- _EXERCISE DETAILS_
Count up every line of the data in which "sequence" occurs. The reply is one number and nothing more.

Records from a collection
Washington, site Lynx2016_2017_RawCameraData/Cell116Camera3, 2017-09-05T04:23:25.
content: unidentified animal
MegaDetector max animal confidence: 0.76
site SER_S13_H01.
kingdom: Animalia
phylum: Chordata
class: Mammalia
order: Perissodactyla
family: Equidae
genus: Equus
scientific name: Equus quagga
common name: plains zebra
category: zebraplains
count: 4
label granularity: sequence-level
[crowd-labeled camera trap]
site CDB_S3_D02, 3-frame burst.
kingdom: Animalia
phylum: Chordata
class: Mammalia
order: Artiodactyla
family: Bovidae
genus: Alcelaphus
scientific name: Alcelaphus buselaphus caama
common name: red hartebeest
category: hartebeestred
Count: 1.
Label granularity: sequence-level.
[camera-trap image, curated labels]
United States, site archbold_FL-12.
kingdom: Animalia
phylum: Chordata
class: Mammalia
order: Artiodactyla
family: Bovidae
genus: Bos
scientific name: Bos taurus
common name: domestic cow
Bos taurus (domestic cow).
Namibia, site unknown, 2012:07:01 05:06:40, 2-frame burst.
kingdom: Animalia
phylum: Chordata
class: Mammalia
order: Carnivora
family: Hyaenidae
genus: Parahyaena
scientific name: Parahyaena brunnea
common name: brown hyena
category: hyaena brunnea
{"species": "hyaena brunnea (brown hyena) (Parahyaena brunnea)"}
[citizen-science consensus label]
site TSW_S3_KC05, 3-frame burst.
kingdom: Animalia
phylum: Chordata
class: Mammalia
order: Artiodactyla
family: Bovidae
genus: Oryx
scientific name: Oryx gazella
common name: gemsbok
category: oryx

- _FINISHED TASK_
2